Collected data entries
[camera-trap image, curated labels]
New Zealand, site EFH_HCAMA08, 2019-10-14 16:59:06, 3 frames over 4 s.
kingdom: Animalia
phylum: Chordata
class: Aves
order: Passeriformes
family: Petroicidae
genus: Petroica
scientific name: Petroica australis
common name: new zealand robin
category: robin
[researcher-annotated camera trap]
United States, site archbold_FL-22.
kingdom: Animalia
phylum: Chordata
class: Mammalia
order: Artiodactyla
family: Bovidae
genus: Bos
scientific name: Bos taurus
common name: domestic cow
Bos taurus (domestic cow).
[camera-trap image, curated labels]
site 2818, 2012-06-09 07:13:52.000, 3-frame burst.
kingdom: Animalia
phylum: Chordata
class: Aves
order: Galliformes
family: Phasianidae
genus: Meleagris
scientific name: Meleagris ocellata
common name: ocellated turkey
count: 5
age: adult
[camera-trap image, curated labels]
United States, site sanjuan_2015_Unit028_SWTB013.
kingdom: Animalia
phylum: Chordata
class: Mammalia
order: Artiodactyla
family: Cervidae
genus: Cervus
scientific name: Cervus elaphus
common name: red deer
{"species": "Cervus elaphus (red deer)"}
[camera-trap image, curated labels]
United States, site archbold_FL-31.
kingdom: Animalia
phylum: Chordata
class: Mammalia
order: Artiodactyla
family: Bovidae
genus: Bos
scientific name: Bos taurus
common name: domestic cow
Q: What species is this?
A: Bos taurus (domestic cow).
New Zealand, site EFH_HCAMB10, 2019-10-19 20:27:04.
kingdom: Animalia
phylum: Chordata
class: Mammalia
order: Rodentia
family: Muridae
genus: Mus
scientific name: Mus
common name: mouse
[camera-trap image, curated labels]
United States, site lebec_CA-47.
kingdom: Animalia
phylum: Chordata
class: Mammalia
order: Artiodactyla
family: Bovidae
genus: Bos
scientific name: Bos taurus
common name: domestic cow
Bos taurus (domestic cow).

Exercise aim >> Using the entries above, give back exactly the line containing "common name: new zealand robin", the line containing "family: Phasianidae", and every line between them, and nothing else.

Expected output >>
common name: new zealand robin
category: robin
[researcher-annotated camera trap]
United States, site archbold_FL-22.
kingdom: Animalia
phylum: Chordata
class: Mammalia
order: Artiodactyla
family: Bovidae
genus: Bos
scientific name: Bos taurus
common name: domestic cow
Bos taurus (domestic cow).
[camera-trap image, curated labels]
site 2818, 2012-06-09 07:13:52.000, 3-frame burst.
kingdom: Animalia
phylum: Chordata
class: Aves
order: Galliformes
family: Phasianidae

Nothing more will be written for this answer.